- **QUÉ HACER**
**1)** Por favor, indica si cada afirmación concuerda con el texto sobre la izquierda latinoamericana, respondiendo sí o no y citando literalmente las palabras del texto que lo deciden: (a) la caída de Somoza en Nicaragua marca el regreso de la izquierda en 1979; (b) los intentos de Alfonsín de impulsar el crecimiento económico tuvieron éxito; (c) el Frente Sandinista queda situado del mismo lado que los socialistas chilenos.
**2)** Prosigue el texto sobre la izquierda latinoamericana a partir de su última oración.

- **TEXTO FUENTE**
Durante los años 70, la izquierda bajo su forma democrática solo pudo actuar en Venezuela, Costa Rica y Panamá, mientras en Cuba siguió en su versión autoritaria marxista-leninista. La izquierda reemerge en la escena a partir de 1979, con la caída de Somoza en Nicaragua y la instalación del Frente Sandinista de Liberación Nacional (FSLN) en el poder en Managua. El movimiento es seguido en el sur del continente en 1983 con la victoria de Raúl Alfonsín en Argentina, líder de la izquierda del viejo partido radical Unión Cívica Radical (UCR). Sin embargo, la región sigue atravesando por una época de dictaduras, y los intentos de impulsar el crecimiento económico de Alfonsín fracasan dramáticamente, lo que compromete por mucho tiempo la articulación de una verdadera alternativa por parte de la izquierda. Es a partir de la salida de Pinochet y la victoria de la Concertación de Partidos por la Democracia en Chile que la izquierda política accede al poder.

De norte a sur dentro de la región la izquierda política en toda su complejidad, e incluso sus ambigüedades, se identificó con el fin de las dictaduras. Las experiencias de retorno a la democracia en los años 80-90 implicaron que los partidos de izquierda latinoamericana consideraran la democracia política como la condición sine qua non de toda política progresista. A pesar de que aún persisten nostalgias revolucionarias en algunas partes o sectores de la región, el aggiornamento social-demócrata ha dominado ampliamente, y hasta los antiguos movimientos de lucha armada se han convertido al combate político pacifico y a la economía de mercado, lo que se puede observar desde el FSLN nicaragüense, el Frente Farabundo Martí de Liberación Nacional (FMLN) salvadoreño, hasta pequeños grupos que pertenecen a la guerrilla colombiana.

Una nueva diferenciación en el seno de la izquierda latinoamericana se vislumbra a través de la distinción entre una izquierda que se disuelve o se disloca al probar el poder, y una izquierda que resiste y se adapta. Según este punto de vista, el Frente Sandinista se encontraría en el mismo lado de la UCR argentina. De otro lado, los socialistas chilenos, PS y PPD, representan un nuevo paradigma en la izquierda: la izquierda que gana las elecciones y que ejerce el poder sosteniblemente. Este elemento es tan importante como las otras dos diferenciaciones, revolucionario/reformista y nacionalista/socialista, para analizar la situación actual de la izquierda latinoamericana.

- **LISTADO DE DATOS**
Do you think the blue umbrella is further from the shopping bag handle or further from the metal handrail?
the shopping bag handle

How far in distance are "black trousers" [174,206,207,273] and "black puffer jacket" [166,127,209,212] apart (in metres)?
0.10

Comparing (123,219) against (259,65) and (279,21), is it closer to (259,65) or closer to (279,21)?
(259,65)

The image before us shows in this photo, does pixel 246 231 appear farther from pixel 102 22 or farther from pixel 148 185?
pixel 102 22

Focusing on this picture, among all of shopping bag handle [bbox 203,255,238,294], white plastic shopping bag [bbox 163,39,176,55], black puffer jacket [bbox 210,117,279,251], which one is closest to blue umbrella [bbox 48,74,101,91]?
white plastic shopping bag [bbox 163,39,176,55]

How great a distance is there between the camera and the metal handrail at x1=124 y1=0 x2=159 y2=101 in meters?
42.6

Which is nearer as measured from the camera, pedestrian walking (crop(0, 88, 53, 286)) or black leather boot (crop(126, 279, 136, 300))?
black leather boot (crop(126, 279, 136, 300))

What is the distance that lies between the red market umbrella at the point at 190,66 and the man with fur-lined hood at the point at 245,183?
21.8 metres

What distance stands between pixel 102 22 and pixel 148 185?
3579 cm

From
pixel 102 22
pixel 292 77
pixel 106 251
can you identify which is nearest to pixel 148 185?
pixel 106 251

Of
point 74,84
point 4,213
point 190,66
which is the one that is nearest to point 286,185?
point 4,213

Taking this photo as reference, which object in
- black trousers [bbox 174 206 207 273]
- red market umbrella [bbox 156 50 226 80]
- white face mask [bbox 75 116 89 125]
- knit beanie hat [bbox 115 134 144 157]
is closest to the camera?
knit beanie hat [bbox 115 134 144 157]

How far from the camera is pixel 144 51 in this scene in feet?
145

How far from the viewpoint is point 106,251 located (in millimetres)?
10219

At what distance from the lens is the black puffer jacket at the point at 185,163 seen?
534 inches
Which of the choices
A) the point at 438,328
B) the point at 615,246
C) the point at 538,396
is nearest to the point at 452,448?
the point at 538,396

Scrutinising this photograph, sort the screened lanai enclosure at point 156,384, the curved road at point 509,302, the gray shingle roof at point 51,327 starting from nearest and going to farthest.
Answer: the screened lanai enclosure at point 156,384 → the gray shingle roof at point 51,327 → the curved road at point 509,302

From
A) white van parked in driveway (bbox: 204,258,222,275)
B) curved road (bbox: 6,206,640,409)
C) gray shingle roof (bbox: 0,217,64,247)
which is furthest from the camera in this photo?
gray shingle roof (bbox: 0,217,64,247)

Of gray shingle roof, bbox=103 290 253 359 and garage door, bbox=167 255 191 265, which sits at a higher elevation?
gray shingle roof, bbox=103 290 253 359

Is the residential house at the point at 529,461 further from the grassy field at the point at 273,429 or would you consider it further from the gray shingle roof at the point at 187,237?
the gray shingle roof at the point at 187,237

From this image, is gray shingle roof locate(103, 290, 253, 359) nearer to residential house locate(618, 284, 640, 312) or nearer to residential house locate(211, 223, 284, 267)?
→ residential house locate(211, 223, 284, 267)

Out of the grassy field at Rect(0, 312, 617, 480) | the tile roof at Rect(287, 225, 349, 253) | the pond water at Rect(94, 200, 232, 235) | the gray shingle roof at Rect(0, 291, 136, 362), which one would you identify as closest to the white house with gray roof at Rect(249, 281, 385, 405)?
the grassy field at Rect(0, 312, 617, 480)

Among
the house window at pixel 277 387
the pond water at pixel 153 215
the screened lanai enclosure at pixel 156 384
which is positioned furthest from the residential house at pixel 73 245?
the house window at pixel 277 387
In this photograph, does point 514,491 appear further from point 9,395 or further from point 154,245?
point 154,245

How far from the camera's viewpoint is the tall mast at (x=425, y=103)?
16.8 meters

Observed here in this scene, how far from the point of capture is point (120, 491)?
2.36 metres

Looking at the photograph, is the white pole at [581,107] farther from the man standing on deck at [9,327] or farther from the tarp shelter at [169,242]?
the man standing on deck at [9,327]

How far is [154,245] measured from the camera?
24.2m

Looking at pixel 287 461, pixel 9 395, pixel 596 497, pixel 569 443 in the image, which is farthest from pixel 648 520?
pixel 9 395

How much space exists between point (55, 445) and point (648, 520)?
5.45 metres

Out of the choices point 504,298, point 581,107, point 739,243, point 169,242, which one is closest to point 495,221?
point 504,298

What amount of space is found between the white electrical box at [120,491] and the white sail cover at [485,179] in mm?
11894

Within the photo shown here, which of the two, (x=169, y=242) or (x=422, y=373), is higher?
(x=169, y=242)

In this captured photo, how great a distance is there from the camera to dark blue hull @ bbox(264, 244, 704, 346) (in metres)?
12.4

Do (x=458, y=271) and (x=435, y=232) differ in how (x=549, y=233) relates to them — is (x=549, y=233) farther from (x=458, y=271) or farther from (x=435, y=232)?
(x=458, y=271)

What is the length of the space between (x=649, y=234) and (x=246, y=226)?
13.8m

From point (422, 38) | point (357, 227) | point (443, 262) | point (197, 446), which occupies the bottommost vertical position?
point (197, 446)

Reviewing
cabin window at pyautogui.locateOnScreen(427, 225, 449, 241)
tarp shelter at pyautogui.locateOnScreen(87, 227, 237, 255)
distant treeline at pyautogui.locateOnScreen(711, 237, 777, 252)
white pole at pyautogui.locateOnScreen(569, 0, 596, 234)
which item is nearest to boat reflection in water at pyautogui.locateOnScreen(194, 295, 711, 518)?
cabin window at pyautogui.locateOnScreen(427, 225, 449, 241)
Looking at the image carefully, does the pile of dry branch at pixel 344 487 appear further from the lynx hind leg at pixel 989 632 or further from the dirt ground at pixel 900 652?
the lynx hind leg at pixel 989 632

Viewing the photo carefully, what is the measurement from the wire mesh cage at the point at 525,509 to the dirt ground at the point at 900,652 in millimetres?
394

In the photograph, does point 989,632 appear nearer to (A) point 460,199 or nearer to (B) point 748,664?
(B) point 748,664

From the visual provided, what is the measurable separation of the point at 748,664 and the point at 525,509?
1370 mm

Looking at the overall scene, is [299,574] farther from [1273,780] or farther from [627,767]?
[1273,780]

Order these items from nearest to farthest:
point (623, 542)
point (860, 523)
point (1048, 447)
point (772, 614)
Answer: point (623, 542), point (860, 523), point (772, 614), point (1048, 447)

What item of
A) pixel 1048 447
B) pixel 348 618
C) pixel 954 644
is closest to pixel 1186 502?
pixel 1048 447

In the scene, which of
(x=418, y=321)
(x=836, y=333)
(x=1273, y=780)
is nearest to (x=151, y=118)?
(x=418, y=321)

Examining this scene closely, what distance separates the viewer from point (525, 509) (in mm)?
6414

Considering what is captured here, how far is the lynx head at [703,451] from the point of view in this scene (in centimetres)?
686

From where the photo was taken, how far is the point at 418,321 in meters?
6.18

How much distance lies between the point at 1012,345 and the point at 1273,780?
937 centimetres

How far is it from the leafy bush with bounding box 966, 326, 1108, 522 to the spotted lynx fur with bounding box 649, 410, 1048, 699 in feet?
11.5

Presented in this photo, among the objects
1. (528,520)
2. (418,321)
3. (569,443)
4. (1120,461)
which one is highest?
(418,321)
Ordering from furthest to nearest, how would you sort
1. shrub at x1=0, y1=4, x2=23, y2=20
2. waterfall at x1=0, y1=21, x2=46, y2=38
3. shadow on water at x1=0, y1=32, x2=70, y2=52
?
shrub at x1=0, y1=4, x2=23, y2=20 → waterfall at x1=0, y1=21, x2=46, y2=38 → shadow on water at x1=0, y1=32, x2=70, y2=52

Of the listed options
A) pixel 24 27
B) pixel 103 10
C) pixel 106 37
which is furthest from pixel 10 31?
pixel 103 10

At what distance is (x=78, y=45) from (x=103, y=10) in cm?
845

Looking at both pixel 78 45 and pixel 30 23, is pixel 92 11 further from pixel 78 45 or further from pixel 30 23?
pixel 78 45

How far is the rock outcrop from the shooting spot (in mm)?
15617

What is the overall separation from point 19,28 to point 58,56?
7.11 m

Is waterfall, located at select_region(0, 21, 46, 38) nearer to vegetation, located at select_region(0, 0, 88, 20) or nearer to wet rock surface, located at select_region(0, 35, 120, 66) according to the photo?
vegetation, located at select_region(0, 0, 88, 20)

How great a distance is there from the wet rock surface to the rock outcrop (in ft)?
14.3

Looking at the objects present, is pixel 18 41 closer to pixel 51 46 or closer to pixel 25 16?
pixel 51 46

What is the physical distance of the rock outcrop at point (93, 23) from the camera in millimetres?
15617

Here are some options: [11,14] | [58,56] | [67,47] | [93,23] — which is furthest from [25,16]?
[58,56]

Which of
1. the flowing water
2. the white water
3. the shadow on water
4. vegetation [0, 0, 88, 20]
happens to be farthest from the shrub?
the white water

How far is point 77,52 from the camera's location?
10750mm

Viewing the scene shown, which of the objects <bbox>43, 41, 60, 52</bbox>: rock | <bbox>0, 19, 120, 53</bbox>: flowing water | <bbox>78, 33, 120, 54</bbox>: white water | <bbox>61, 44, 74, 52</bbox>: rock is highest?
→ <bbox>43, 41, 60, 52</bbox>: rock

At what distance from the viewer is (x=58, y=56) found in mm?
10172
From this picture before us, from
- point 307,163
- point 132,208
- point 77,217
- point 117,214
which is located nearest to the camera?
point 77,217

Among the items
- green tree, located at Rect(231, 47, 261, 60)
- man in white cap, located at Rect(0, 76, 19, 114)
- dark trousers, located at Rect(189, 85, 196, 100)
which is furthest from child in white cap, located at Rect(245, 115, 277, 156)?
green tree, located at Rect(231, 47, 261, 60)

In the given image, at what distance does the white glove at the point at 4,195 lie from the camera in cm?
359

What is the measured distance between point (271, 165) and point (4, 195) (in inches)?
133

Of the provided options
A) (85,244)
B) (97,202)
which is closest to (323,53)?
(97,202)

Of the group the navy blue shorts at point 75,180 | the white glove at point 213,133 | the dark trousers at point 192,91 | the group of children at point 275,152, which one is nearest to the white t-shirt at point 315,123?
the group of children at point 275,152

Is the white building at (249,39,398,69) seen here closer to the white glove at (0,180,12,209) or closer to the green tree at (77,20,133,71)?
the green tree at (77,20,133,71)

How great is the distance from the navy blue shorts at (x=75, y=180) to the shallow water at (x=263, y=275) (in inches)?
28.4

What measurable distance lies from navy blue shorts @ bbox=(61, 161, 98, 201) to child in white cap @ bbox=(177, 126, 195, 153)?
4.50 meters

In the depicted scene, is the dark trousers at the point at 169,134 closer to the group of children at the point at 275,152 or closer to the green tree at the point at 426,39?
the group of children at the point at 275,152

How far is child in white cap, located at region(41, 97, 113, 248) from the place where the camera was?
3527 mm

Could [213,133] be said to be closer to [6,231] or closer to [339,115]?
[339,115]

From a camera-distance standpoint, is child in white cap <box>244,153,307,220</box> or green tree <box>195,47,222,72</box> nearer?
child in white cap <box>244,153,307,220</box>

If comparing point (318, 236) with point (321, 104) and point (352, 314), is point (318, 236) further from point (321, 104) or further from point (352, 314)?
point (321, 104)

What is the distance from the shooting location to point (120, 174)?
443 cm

- **RESPUESTAS**
**1)**
(a) Sí: «La izquierda reemerge en la escena a partir de 1979, con la caída de Somoza en Nicaragua».
(b) No: «los intentos de impulsar el crecimiento económico de Alfonsín fracasan dramáticamente».
(c) No: «el Frente Sandinista se encontraría en el mismo lado de la UCR argentina».

**2)**
De manera global, la secuencia 1979-1998, que contó con un sinnúmero de presidentes que pertenecen a la izquierda política a lo largo de toda la región, presenta un balance percibido de manera más bien negativa. Poco a poco crece la necesidad de encontrar una vía intermedia que preserve la democracia política, pero que permita los avances sociales indispensables. Respecto a esto, el debate que se desarrolla a mediados de los años 90 al interior de la Internacional Socialista (IS) sobre “otro camino para América latina” es un hecho sintomático . Pero la incapacidad de la izquierda democrática de proponer un proyecto coherente de transformación social dentro del marco de la economía de mercado mundializada, dejó la vía libre a dos contendores tradicionales de la social-democracia: los leninistas y los nacionalistas, que podrían representar una fuerza temible, como ya lo demostraron en el pasado.

Es dentro de éste movimiento de pérdida de la hege-monía del socialismo democrático conquistada al término de las dictaduras, que se inscribe la difusión de un viraje a la izquierda: después del fracaso de los reformistas, llegaría el momento del “verdadero cambio”, de una nueva forma de “revolución”. Ahora bien, frente a las lecturas maniqueas, la complejidad de la realidad política dentro de su dimensión histórica, conceptual y social carece de expresiones políticas adecuadas.

En el transcurso de la historia los tres componentes de base (liberalismo, voluntarismo y nacionalismo) se conjugan de formas múltiples, cruzadas y fluctuantes, pero lo que está en juego es encontrar los términos de una nueva alianza entre el liberalismo político y la cuestión social. El famoso viraje de América latina a la izquierda se conforma como un fenómeno compuesto y dinámico donde intervienen e interactúan al mismo tiempo un cuestionamiento de las fuerzas progresistas democráticas, una reformulación de los proyectos nacionales-revolucionarios y una nueva versión de la alianza inestable entre comunistas y nacionalistas, basada en las instrumentalizaciones cruzadas a través del concepto clave de imperialismo.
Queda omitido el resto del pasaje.